** Source passage follows **

Which Are Better: Individual or Team Goals?
Goal setting is one of the most powerful motivational tools in your arsenal. Specifically, in times of crisis, previously set goals will have to be adjusted due to revised cash flow forecasts, sales projections, and more. Even when times are changing, continuously updating and setting goals is necessary to keep your business on track.
Having set goals will help you and your team feel a stronger sense of purpose and direction. With several projects going on at once, it can sometimes feel like work is getting done at a slower pace. But putting goals in place will help you and your team feel productive with each little accomplishment and ensures that larger projects stay on track.
However, when it comes to motivation and productivity, as a manager or business owner, is it better to set individual goals, which help you and your teammates develop yourselves over time, or team goals, which unite your efforts and encourage collaboration?
Things to Consider Before Setting Goals
Before diving into your goal setting and making the decision to prioritize individual or team goals, you’ll want to consider the following:
Team size
The size of your team will play a major role in how feasible any team goals actually are.
For the most part, it’s better to have a small team with just a few people when setting team goals. There are fewer variables here and it’s easier to encourage collaboration. With a large team, it’s a good idea to break your team down into smaller sub-groups, which are more easily managed by their respective team leaders.
Culture and dispositions
Your company culture and individual dispositions may cater to one choice over the other.
For example, if your business encourages your employees to be themselves and earn personal achievements, or if your employees strongly prefer to remain heads-down on their own assignments, individual goals will be better. If you’re more about collaboration and interpersonal encouragement, team goals could be the way to go.
There’s no right or wrong answer here—it all depends on the type of environment you want to support.
Current needs
While you may want to stick strictly with quarterly goals and initiatives, you need to take your current needs into account. Depending on your situation, you may need to be regularly revisiting your goals, adjusting objectives, and adapting on the fly.
For example, if your business is struggling, you’ll need all hands on deck to work together and right the ship (setting team goals to accomplish this). But if things are good, you may wish to focus on more personal development to plan for future expansion.
Why you should set team goals
Organization or team goals are necessary to guide your overall business. It includes broad objectives that can be broken down into team projects and initiatives with individual key results.
As you’ve likely written a business plan, you know that forecasting and setting up objectives for your business are necessary to start and pitch a business. But here are a few reasons why you should continue to create team goals.
Collaboration
Team goals force your workers to work together on given projects. Because everyone is working toward the same end result, such as hitting a sales target or yielding a certain ROI for your campaign, they’ll be more willing to work together.
Here at Palo Alto Software, we love starting off by setting company and team goals. Those goals help inform our individual goals and allow our smaller accomplishments to contribute to the greater success of the company. Your company can implement this kind of goal setting too.

** End of Source passage **

Task statement:
Transcribe the portion of the article on individual versus team goals that begins with the words containing "For the most" and ends with "the way to go.".

** Information supplied follows **

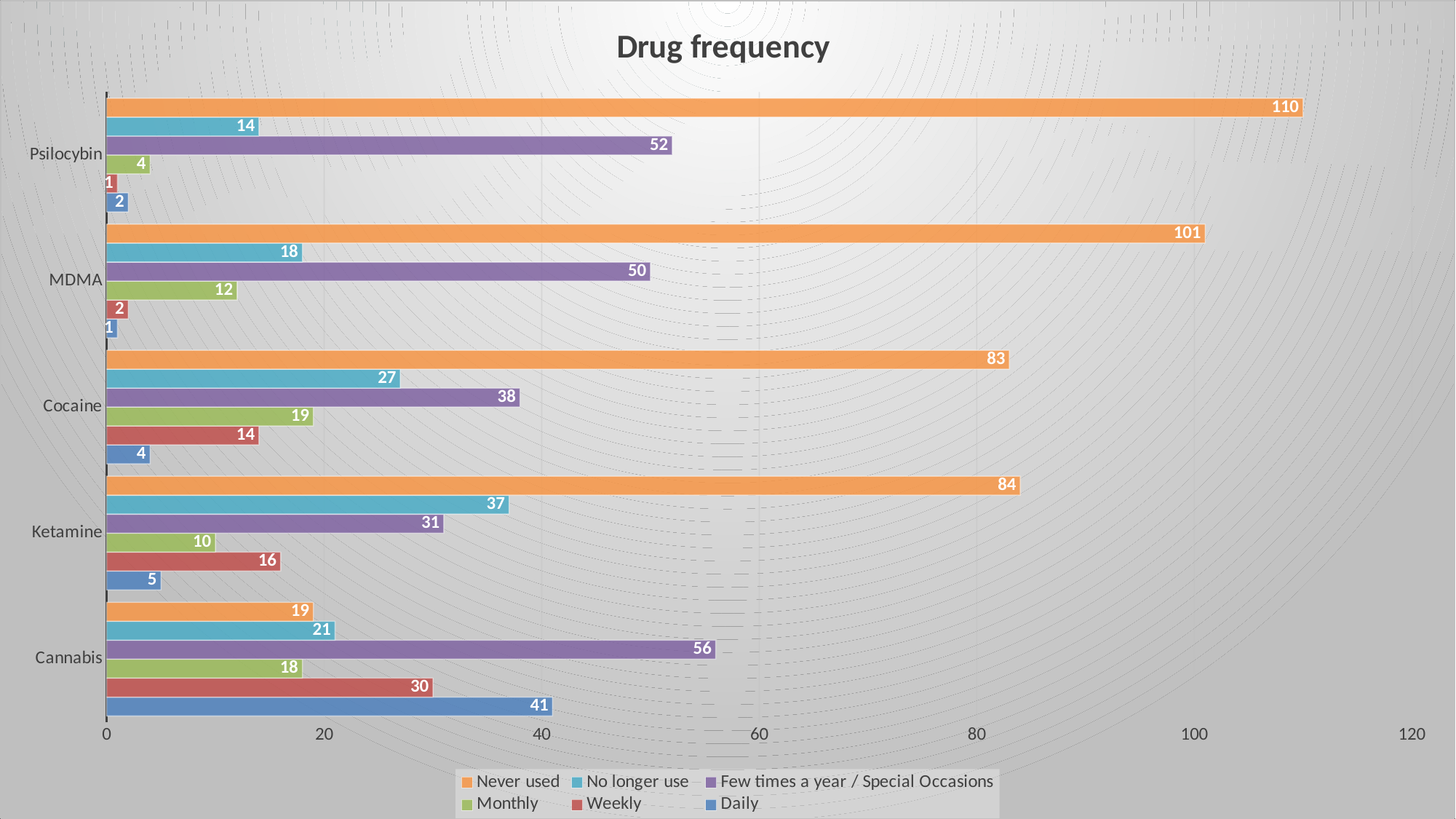
What is the 'Daily' value for Cannabis? 41 Which drug has the highest 'Never used' value? Psilocybin What is the 'Few times a year / Special Occasions' value for Cocaine? 38 What kind of chart is shown? bar chart Which is larger: the 'No longer use' value for Ketamine or for Cocaine? Ketamine Is the 'Few times a year / Special Occasions' value for Cannabis greater or less than 40? greater How many drug categories are shown on the chart? 5 What is the difference between the 'Never used' values for MDMA and Cocaine? 18 What is the title of the chart? Drug frequency What is the value for 'Never used' for Psilocybin? 110 Which drug has the lowest 'Never used' value? Cannabis How many series does the legend list? 6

** End of Information supplied **

Task solution:
For the most part, it’s better to have a small team with just a few people when setting team goals. There are fewer variables here and it’s easier to encourage collaboration. With a large team, it’s a good idea to break your team down into smaller sub-groups, which are more easily managed by their respective team leaders.
Culture and dispositions
Your company culture and individual dispositions may cater to one choice over the other.
For example, if your business encourages your employees to be themselves and earn personal achievements, or if your employees strongly prefer to remain heads-down on their own assignments, individual goals will be better. If you’re more about collaboration and interpersonal encouragement, team goals could be the way to go.